Therefore, we can create the tensor of base images: 

In [5]:
indices = product(range(feature_map_size), range(feature_map_size))

base_boxes = torch.zeros((32, 32, 4))

for i, j in indices:
    base_boxes[i, j, :] = torch.tensor(base_image_(i, j))

In [6]:
# SANITY_CHECKS

test_input = torch.zeros((1024, 1024), dtype=bool)

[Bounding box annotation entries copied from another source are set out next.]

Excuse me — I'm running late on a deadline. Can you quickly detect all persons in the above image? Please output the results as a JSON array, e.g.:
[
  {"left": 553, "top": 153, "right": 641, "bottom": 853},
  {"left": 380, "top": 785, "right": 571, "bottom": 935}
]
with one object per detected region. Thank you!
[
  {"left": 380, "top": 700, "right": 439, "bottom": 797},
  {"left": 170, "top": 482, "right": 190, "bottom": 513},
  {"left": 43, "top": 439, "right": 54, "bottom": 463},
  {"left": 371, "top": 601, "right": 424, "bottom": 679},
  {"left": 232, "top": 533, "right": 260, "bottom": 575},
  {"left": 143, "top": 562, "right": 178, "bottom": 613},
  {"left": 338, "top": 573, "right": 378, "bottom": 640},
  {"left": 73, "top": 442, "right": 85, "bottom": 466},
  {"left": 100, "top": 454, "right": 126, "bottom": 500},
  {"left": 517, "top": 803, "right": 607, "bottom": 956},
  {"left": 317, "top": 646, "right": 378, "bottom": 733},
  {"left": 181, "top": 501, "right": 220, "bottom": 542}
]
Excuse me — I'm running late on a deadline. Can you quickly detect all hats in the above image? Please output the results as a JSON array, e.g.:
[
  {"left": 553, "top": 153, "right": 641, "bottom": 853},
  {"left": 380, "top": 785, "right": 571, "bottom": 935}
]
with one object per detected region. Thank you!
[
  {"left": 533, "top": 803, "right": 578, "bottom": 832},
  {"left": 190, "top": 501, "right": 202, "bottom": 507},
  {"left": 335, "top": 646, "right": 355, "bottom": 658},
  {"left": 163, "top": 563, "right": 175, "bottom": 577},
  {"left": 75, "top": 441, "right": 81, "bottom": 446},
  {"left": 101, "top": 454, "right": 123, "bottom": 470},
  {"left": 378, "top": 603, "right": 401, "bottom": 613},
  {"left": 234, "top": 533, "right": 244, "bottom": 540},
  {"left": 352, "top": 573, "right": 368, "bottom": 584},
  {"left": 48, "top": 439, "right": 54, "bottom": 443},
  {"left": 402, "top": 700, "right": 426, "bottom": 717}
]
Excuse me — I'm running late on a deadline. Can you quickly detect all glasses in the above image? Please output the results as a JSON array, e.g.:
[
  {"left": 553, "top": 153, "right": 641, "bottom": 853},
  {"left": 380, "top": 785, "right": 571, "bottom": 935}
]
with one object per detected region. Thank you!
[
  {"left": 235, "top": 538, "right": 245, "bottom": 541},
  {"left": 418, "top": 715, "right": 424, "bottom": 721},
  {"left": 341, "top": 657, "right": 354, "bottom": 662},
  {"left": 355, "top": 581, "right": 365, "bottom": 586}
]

indices = product(range(feature_map_size), range(feature_map_size))
for i, j in indices:
    
    x, y, w, h = base_boxes[i, j, :]
    x = x.long().item()
    y = y.long().item()
    w = w.long().item()
    h = h.long().item()
    
    test_input[ x : x + w, y : y + w ] = True
    
torch.all(test_input)

tensor(True)

Base the base image is a tensor of shape (feature_map_shape, feature_map_shape, 4). However, these are just the base anchor boxes. From these anchor boxes, we can create more anchor boxes by adjusting the scale and aspect ratio of these boxes. In the original paper, 3 scales and aspect ratios are specified. Let us give some sample scales:

In [7]:
scales = [2, 4, 8]
aspect_ratios = [1, 2, 0.5]

To generate the anchor boxes, we will work from the base anchor box. We first change the box format to specifying the center point, which will make the calculations much easier:

In [8]:
# flatten
base_boxes_converted = einops.rearrange(base_boxes, 'h w l -> ( h w ) l')
# convert 
base_boxes_converted = ops.box_convert(base_boxes_converted, 'xywh', 'cxcywh')
# unflatten
base_boxes_converted = einops.rearrange(base_boxes_converted, '( h w ) l -> h w l', h = feature_map_size, w = feature_map_size)
base_boxes_converted[0, 0, :]

tensor([16., 16., 32., 32.])

Now, the first two box coordinates specify the center of the box. We need only change the height and width!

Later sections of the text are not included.